>> start Given records
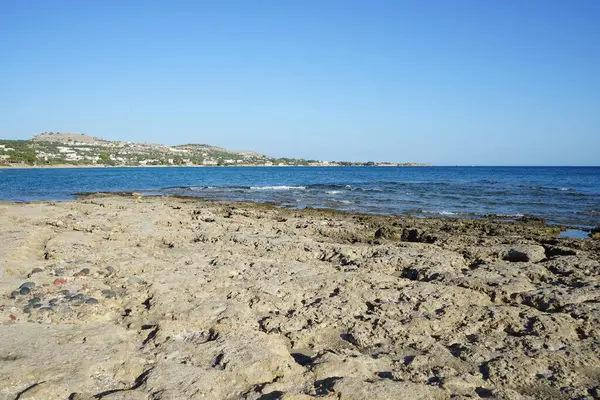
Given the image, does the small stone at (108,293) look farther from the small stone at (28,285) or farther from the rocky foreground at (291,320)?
the small stone at (28,285)

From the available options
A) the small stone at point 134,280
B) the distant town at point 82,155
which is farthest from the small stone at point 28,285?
the distant town at point 82,155

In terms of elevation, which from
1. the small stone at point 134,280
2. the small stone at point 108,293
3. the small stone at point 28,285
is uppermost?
the small stone at point 28,285

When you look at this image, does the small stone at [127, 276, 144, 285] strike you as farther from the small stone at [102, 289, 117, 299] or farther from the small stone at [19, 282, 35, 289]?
the small stone at [19, 282, 35, 289]

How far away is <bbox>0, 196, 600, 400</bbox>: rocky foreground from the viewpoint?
14.0ft

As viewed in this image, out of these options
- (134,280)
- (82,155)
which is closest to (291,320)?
(134,280)

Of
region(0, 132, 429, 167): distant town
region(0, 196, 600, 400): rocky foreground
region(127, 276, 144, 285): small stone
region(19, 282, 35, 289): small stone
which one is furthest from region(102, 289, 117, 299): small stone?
region(0, 132, 429, 167): distant town

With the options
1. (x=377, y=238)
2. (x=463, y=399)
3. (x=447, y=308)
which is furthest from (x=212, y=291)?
(x=377, y=238)

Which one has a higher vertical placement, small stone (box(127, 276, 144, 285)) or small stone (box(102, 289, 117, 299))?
small stone (box(127, 276, 144, 285))

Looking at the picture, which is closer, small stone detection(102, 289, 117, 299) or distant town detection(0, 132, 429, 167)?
small stone detection(102, 289, 117, 299)

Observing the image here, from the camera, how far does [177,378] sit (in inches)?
167

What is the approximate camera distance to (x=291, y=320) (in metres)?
5.87

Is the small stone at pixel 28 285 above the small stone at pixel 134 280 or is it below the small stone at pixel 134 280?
above

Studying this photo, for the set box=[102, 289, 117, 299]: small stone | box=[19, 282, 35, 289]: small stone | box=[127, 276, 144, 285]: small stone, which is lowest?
box=[102, 289, 117, 299]: small stone

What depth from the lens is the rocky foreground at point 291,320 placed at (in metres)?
4.27
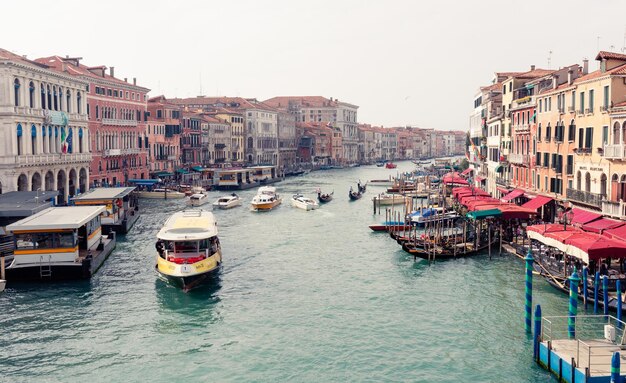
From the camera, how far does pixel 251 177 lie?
68500 mm

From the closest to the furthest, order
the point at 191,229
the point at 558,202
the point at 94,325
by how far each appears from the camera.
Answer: the point at 94,325 → the point at 191,229 → the point at 558,202

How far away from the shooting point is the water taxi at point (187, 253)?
822 inches

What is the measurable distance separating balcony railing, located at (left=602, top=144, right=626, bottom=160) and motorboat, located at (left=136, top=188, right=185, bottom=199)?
3605cm

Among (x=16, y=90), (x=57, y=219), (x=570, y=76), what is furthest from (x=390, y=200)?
(x=57, y=219)

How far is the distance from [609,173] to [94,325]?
60.5 ft

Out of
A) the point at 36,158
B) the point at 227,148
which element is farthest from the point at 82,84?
the point at 227,148

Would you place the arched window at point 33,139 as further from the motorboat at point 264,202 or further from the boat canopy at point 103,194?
the motorboat at point 264,202

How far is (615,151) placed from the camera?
23250 millimetres

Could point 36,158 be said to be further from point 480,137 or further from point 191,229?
point 480,137

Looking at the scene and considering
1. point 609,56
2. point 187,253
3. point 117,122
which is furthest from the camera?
point 117,122

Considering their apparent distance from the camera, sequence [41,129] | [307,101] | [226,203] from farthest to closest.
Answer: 1. [307,101]
2. [226,203]
3. [41,129]

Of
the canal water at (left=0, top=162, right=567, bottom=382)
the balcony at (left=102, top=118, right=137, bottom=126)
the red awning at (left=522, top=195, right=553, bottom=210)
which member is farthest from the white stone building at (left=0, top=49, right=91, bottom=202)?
the red awning at (left=522, top=195, right=553, bottom=210)

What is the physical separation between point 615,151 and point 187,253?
1549 centimetres

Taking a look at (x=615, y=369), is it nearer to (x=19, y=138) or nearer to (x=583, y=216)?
(x=583, y=216)
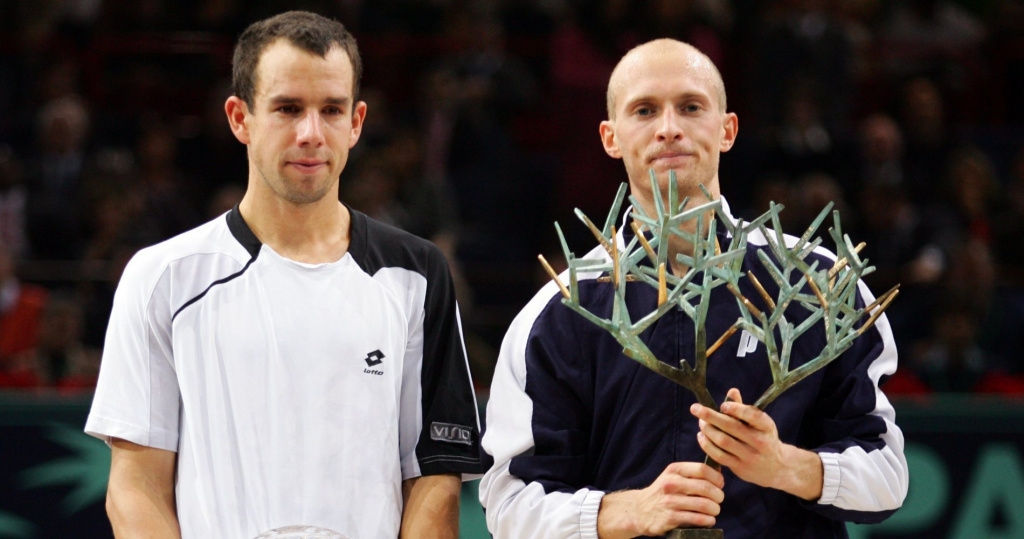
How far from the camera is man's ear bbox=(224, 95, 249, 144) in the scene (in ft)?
10.8

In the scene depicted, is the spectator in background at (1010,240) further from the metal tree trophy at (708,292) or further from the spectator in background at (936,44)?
the metal tree trophy at (708,292)

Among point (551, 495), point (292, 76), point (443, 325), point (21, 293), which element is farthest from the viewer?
point (21, 293)

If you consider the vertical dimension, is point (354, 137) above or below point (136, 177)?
below

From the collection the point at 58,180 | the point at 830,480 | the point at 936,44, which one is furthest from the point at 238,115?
the point at 936,44

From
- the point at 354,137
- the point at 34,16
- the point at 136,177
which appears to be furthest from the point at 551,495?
the point at 34,16

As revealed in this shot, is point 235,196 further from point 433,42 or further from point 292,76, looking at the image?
point 292,76

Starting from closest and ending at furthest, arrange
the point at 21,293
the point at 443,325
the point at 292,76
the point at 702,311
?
the point at 702,311
the point at 292,76
the point at 443,325
the point at 21,293

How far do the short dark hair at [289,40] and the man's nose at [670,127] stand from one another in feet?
2.44

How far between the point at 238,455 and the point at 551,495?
74 cm

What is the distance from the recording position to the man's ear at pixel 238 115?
330 cm

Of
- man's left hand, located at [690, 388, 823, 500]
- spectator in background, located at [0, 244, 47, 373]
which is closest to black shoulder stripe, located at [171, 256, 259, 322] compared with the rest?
man's left hand, located at [690, 388, 823, 500]

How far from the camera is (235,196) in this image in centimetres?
831

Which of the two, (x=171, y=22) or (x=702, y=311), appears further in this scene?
(x=171, y=22)

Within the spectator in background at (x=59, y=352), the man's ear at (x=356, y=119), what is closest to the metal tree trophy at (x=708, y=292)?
the man's ear at (x=356, y=119)
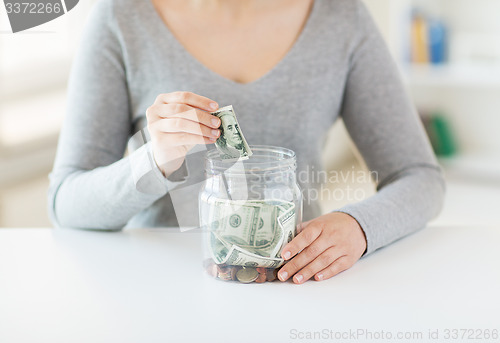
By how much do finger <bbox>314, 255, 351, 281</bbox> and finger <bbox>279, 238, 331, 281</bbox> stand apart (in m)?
0.03

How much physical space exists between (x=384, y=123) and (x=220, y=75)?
0.38 metres

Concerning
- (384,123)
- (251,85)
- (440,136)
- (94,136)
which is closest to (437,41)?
(440,136)

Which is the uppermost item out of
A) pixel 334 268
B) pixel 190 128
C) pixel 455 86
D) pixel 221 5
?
pixel 221 5

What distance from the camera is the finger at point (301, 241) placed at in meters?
0.91

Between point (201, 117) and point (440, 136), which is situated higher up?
point (201, 117)

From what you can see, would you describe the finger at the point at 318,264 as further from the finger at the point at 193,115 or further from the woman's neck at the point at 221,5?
the woman's neck at the point at 221,5

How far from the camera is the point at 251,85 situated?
1.28 meters

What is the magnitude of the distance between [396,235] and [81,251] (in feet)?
1.85

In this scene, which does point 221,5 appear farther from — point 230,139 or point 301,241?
point 301,241

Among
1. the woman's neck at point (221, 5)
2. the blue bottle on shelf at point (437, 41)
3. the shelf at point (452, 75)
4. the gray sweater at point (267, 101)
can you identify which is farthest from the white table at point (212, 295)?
the blue bottle on shelf at point (437, 41)

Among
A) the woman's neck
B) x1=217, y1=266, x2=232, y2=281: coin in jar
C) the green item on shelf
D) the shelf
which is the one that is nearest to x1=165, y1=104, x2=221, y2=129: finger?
x1=217, y1=266, x2=232, y2=281: coin in jar

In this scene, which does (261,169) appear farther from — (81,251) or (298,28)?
(298,28)

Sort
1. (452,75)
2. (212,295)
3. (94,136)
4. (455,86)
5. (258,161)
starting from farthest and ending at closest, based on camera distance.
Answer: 1. (455,86)
2. (452,75)
3. (94,136)
4. (258,161)
5. (212,295)

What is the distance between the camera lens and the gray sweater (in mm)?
1221
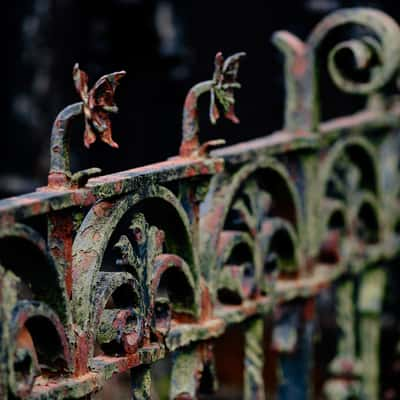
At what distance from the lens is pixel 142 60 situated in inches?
277

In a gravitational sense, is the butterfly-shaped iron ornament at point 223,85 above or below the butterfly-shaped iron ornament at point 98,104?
above

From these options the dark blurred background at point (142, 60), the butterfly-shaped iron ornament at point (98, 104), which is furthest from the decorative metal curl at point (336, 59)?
the dark blurred background at point (142, 60)

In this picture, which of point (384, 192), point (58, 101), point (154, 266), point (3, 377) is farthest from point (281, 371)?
point (58, 101)

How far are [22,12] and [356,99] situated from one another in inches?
61.0

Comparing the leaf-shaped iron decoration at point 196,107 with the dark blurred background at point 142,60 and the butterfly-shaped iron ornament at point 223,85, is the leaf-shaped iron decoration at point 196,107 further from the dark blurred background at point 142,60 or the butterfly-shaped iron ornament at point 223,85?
the dark blurred background at point 142,60

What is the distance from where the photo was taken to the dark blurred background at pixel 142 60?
677 centimetres

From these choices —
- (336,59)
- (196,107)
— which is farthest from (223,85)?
(336,59)

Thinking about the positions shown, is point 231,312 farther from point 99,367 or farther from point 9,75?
point 9,75

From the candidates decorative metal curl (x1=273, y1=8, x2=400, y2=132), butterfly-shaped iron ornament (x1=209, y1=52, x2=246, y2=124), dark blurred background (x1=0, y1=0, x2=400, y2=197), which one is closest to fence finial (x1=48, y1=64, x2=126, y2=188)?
butterfly-shaped iron ornament (x1=209, y1=52, x2=246, y2=124)

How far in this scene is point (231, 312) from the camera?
4.00 meters

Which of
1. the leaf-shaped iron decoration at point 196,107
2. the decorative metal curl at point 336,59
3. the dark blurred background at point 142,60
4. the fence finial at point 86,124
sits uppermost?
the dark blurred background at point 142,60

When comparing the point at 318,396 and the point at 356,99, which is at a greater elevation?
the point at 356,99

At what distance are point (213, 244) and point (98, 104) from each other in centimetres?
77

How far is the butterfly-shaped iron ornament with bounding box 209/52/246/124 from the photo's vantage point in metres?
3.75
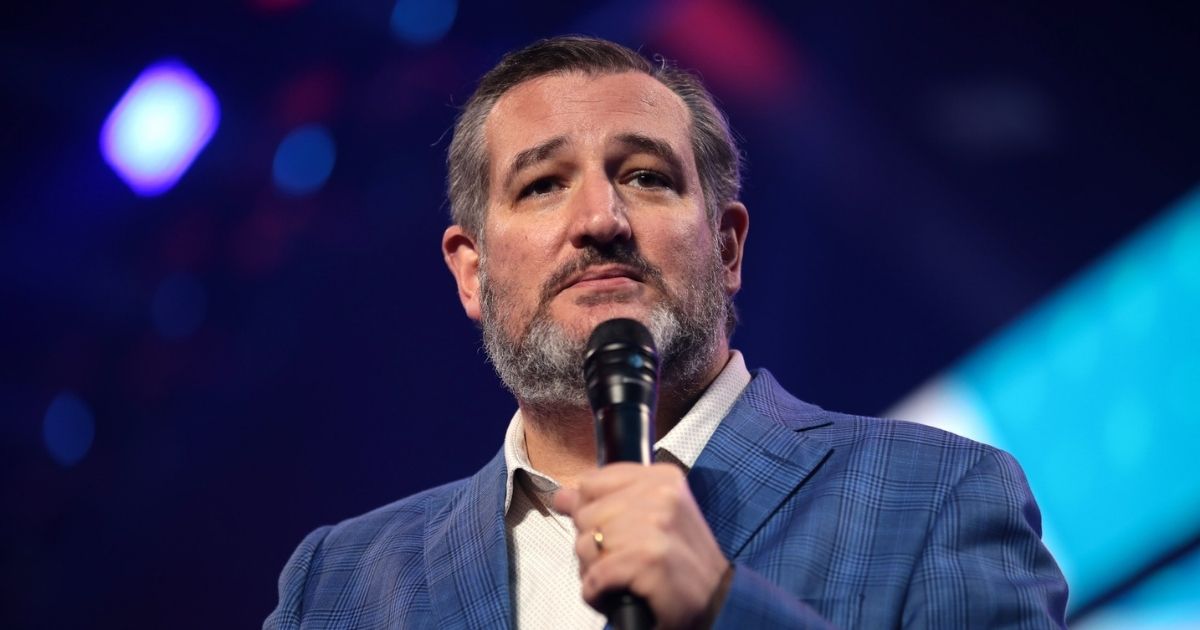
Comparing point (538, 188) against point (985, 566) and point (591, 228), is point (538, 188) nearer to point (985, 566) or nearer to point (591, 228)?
point (591, 228)

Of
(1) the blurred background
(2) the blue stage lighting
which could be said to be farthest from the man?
(2) the blue stage lighting

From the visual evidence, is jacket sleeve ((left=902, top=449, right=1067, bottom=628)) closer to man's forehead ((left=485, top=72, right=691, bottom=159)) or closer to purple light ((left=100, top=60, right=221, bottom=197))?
man's forehead ((left=485, top=72, right=691, bottom=159))

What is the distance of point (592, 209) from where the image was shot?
171 cm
>> end Given records
■ Work instructions
Return, word for word, the stretch of rows from the line containing "What is the distance of" through the end of the rows above.

■ Result of the task
What is the distance of point (592, 209) from where the image was shot?
171 cm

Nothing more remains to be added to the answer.